Working Papers:

What Drives Stock Prices in a Bubble? 2023
with Weihua Chen and Donghui Shi

To shed light on the formation, expansion, and deflation of bubbles, we study how the cross section of stocks evolves during the 2015 Chinese stock market bubble. Using data on administrative account-level stock holdings covering a representative sample of 18 million retail investors and all institutional investors, we estimate a structural model of heterogeneous investor demand. The model allows us to attribute variation in stock returns to changing stock characteristics, changing investor preferences or beliefs, and the entrance of new investors. Improved stock fundamentals are initially key, accounting for 21% of the variance in cross-sectional stock returns during the formation of the bubble. In the expansion phase of the bubble, the entrance of new investors plays an important role, explaining 43% of the cross-sectional variance during the phase.
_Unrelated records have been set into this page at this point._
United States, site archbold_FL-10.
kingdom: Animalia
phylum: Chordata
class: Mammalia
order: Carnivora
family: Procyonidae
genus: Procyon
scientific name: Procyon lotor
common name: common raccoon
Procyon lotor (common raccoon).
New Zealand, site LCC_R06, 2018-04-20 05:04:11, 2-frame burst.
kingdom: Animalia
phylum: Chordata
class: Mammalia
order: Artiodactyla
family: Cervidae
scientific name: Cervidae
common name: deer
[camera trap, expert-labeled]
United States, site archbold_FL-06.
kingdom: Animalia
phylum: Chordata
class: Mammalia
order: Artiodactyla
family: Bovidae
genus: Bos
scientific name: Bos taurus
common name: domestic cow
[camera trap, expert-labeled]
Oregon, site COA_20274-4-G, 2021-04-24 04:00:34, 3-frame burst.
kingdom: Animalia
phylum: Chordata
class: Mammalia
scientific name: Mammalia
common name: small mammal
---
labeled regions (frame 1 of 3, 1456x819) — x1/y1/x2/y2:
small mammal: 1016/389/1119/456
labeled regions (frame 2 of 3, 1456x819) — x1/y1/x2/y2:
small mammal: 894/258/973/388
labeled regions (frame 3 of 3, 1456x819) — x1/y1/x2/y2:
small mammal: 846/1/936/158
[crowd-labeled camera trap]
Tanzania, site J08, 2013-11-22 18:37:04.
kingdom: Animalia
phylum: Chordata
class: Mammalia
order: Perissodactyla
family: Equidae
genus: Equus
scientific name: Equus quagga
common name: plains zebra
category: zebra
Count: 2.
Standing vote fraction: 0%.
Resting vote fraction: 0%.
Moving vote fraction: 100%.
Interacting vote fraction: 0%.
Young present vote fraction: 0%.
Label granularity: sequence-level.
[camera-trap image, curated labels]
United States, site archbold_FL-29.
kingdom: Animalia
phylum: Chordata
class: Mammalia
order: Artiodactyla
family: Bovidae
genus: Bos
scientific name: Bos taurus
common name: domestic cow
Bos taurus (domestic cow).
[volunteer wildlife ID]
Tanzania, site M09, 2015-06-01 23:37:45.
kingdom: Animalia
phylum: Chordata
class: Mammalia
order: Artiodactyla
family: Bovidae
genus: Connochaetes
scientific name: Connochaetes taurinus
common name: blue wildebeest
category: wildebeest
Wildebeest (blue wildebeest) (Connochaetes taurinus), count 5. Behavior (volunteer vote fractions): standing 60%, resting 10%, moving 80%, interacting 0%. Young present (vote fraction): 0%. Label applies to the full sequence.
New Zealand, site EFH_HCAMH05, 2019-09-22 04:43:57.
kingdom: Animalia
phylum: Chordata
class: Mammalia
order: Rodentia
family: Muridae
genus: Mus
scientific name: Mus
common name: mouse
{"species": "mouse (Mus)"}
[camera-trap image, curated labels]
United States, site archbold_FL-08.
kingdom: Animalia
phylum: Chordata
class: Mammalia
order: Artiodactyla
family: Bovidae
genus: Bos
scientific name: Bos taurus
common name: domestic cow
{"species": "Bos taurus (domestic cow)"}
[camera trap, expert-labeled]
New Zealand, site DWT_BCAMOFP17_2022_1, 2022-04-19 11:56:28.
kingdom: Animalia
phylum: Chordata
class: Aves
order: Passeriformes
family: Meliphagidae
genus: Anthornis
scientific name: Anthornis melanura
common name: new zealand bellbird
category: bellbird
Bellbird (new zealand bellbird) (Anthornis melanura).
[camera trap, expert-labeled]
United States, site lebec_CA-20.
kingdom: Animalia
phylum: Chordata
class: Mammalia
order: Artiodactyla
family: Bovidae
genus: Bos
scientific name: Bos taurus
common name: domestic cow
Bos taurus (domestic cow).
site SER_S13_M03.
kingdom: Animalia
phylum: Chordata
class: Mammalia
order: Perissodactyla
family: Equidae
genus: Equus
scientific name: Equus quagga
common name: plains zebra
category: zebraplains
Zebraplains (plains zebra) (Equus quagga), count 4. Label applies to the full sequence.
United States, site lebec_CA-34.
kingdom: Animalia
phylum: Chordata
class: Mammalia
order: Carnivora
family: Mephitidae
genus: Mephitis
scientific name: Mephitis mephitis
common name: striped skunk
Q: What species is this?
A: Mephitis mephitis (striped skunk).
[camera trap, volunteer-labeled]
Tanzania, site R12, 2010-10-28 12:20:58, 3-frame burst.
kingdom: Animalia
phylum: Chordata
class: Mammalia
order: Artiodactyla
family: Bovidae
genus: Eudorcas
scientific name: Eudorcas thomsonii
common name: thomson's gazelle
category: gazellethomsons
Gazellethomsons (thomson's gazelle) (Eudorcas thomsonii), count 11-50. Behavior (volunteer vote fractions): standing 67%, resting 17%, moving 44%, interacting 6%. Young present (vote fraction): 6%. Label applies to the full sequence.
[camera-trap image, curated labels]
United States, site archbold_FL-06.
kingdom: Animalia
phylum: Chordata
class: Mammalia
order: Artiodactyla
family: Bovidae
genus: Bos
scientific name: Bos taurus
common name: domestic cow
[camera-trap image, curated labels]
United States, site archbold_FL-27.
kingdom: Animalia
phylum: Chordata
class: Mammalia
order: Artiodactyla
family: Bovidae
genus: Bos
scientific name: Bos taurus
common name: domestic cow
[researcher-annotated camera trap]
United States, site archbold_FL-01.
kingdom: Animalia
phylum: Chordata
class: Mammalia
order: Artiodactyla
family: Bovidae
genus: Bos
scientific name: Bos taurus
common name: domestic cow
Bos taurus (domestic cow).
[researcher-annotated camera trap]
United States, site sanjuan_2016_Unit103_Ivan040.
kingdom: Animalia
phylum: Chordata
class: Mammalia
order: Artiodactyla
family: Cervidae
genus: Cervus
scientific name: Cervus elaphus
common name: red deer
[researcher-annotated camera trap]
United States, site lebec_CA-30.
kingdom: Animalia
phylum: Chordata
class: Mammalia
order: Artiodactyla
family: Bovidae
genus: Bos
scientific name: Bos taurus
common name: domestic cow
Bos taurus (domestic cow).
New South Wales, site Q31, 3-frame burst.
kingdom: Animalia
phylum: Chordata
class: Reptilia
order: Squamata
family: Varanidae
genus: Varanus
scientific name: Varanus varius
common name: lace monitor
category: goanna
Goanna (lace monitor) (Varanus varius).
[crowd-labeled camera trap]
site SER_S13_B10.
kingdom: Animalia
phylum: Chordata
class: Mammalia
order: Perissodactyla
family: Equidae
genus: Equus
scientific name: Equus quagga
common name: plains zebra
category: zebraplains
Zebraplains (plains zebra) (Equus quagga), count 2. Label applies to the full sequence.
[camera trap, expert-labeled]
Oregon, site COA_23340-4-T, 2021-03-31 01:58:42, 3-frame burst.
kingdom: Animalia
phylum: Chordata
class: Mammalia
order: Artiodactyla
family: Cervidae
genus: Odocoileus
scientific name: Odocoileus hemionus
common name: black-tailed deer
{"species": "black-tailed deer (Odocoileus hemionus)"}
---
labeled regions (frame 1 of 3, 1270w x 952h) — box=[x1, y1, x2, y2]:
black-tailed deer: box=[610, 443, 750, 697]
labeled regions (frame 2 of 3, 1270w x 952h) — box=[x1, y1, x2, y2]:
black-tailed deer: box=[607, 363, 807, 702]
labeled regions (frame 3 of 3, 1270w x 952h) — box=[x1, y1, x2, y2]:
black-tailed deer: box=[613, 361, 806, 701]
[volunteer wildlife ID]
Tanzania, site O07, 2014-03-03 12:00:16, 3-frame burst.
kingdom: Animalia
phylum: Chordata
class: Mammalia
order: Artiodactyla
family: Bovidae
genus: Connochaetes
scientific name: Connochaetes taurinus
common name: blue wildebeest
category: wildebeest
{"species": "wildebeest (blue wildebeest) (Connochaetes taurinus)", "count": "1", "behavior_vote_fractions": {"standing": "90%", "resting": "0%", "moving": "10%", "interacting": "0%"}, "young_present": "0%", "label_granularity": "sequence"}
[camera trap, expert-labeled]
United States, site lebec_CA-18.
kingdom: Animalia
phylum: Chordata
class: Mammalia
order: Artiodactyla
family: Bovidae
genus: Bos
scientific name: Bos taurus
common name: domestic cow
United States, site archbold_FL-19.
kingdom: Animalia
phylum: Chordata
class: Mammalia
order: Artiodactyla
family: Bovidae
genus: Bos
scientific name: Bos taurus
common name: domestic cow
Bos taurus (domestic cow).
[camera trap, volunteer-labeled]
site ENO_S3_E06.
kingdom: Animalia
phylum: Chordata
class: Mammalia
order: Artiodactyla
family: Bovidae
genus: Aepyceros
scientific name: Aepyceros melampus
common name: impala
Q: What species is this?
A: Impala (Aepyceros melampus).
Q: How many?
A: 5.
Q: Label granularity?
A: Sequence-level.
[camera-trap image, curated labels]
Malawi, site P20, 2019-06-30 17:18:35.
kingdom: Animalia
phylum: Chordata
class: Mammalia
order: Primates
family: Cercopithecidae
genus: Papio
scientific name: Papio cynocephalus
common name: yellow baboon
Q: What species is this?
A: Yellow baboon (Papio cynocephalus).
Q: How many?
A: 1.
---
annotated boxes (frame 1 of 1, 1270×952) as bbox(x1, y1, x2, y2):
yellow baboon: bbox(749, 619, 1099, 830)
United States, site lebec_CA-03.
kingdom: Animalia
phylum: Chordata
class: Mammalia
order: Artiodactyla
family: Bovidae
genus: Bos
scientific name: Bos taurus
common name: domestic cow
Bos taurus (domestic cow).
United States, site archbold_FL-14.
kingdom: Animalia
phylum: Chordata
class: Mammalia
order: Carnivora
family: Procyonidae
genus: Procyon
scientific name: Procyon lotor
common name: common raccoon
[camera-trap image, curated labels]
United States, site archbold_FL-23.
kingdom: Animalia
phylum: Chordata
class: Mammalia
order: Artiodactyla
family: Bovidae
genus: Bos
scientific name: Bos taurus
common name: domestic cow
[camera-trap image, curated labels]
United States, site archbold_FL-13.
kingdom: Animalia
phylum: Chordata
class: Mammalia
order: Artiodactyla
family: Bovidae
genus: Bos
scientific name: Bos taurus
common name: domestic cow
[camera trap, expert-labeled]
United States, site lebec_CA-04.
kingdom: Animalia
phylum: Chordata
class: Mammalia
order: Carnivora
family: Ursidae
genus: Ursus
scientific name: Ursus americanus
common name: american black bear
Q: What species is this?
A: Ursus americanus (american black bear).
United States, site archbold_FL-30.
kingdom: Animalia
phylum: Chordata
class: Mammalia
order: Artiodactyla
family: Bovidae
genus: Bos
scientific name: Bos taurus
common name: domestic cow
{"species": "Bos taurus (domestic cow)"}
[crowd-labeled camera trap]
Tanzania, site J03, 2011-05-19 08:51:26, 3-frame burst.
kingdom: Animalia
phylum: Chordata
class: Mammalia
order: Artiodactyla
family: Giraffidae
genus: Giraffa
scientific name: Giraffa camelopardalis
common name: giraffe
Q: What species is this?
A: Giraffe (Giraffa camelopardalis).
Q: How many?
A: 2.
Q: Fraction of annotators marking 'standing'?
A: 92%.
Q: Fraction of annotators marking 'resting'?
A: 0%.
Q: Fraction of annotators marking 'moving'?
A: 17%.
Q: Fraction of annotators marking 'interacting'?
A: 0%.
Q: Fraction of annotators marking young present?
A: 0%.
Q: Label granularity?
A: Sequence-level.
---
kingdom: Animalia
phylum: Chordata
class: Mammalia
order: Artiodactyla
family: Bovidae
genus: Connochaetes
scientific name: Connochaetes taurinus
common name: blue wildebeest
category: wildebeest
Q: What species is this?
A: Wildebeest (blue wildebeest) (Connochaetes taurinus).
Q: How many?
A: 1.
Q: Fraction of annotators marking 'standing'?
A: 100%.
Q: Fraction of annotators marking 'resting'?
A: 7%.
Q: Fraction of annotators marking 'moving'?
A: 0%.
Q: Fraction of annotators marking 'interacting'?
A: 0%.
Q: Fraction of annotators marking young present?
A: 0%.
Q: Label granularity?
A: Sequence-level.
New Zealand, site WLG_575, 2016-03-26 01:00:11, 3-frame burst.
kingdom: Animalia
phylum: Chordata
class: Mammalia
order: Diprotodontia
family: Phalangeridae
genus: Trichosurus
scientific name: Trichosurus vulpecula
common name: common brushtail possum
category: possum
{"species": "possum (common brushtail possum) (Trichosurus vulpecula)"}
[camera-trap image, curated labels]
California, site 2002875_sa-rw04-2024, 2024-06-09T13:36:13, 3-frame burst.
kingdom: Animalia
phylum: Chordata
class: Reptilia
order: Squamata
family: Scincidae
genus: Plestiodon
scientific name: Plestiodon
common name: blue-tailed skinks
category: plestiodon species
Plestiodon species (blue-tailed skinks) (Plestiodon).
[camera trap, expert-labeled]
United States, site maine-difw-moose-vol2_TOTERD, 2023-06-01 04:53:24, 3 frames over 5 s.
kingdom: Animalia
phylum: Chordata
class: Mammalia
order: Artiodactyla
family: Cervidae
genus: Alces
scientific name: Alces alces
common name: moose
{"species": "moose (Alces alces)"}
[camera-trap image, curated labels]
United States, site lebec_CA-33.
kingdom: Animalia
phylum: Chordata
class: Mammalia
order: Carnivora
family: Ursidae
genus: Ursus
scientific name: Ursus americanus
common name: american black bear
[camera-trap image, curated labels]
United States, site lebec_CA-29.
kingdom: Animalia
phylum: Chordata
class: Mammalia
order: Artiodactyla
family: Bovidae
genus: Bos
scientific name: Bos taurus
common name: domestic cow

Finally, the deflation phase is characterized by shifts in preferences or beliefs among existing retail investors, accounting for 25% of the cross-sectional variance in the period. We highlight the ways in which our structural model quantifies the forces in Kindleberger (1978)’s classic narrative.

 

Who Chases Returns? Evidence from the Chinese Stock Market, 2022
with Weihua Chen and Donghui Shi

Using data on 18 million individual equity accounts, we study retail investors’ return-chasing behavior. We construct a new measure for an individual’s return chasing propensity (RCP). Less sophisticated investors tend to exhibit higher RCP. Investors with a one standard deviation higher RCP earn 5.6% lower yearly returns on average. At the stock level, we construct a measure for a stock’s return chasing ownership (RCO) by wealth-weighting its retail holders’ RCP. Stocks with the highest RCO suffer 10% lower yearly returns on average. Return chasing predicts both investor returns and stock returns more strongly than various other investor characteristics.

 

In Preparation:

The Salience of Superstars and Negative Firm Profitability in IPOs
with Yang You

We document that the average firm profitability of equity issuers in the U.S. declined from 2010 to 2022 despite the increase in market valuations for these firms. This pattern is consistent with investors over-extrapolating the chance of profit-losing firms becoming future superstars like Google and Amazon. Using natural language processing methods, we find that profit-losing firms are more likely to promote themselves as future superstars and use hot topics like “network” and “sharing platform” in their IPO prospectuses. We demonstrate the interactions between investors’ behavioral biases and firms’ strategic responses.